V_ERROR_LOG_SUMMARY groups today’s entries by severity and module. Use this on an admin home page to see at a glance which modules are generating the most noise today.

V_ERROR_LOG_FATAL shows all FATAL severity entries from the last 7 days. If something is in this view, it needs attention.

Automatic Retention with PURGE_LOGS

The framework includes a PURGE_LOGS procedure with a default retention of 90 days. Schedule it weekly using DBMS_SCHEDULER:

BEGIN
    DBMS_SCHEDULER.create_job(
        job_name        => 'JOB_PURGE_APP_ERROR_LOG',
        job_type        => 'PLSQL_BLOCK',
        job_action      => 'BEGIN pkg_error_logger.purge_logs(90); END;',
        start_date      => SYSTIMESTAMP,
        repeat_interval => 'FREQ=WEEKLY;BYDAY=SUN;BYHOUR=2;BYMINUTE=0;BYSECOND=0',
        enabled         => TRUE
    );
END;

This keeps your log table lean without any manual maintenance.

Installation

Clone the repo and run the SQL files in order:

@sql/01_create_table.sql
@sql/02_create_sequence.sql
@sql/03_pkg_error_logger_spec.sql
@sql/04_pkg_error_logger_body.sql
@sql/05_create_views.sql

Files 06 and 07 are optional examples. The framework is compatible with Oracle Database 12c and above and Oracle APEX 20.1 and above.

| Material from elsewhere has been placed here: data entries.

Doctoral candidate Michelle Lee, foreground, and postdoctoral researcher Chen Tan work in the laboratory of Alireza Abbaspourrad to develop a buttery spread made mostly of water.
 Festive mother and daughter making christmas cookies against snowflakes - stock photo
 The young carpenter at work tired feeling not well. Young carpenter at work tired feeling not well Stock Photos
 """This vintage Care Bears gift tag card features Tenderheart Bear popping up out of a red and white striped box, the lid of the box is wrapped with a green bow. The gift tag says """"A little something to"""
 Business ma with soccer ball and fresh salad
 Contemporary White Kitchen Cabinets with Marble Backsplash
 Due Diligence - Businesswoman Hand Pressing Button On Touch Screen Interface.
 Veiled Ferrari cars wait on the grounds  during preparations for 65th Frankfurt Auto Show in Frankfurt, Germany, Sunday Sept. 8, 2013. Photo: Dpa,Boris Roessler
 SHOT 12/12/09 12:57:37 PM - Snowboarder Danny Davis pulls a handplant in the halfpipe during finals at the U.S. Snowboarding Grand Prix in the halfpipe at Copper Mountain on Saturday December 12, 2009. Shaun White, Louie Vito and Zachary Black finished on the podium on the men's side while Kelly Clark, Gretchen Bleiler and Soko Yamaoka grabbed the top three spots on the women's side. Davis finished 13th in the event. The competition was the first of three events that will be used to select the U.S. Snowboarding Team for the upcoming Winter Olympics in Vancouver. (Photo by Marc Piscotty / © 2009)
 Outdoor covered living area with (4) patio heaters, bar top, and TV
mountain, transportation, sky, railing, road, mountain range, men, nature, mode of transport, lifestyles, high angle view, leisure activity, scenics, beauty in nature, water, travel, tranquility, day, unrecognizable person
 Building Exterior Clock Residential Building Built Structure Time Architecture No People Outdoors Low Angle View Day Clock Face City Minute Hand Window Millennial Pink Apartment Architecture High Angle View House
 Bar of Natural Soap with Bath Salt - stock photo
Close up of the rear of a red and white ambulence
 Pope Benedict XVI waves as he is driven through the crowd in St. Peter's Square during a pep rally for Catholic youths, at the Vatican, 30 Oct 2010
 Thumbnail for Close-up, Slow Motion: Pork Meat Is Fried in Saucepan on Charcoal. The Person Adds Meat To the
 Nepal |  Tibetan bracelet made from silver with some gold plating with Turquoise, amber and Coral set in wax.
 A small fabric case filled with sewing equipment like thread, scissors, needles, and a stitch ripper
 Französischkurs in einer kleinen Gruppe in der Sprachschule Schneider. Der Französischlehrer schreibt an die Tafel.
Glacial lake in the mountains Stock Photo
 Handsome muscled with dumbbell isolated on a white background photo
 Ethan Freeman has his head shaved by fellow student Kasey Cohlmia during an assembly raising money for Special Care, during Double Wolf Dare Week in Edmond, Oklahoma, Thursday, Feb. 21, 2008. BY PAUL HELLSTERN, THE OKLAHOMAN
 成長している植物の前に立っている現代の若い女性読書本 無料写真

Your schema needs CREATE TABLE, CREATE SEQUENCE, CREATE TRIGGER, CREATE PROCEDURE, and CREATE VIEW privileges. That’s it.

Final Thoughts

Error handling in production APEX applications is not optional. At any meaningful scale, errors will happen, and the difference between resolving them in 5 minutes and spending half a day investigating is having a proper log to look at.

The apex-error-logger framework is designed to be dropped into any existing APEX application with minimal effort. It does not require any third-party dependencies, it does not interfere with your existing transaction management, and it works equally well whether the error comes from an APEX page process or a background scheduler job running in the middle of the night.

If you find it useful or have suggestions for improvement, the GitHub repository is open. Pull requests and issues are welcome.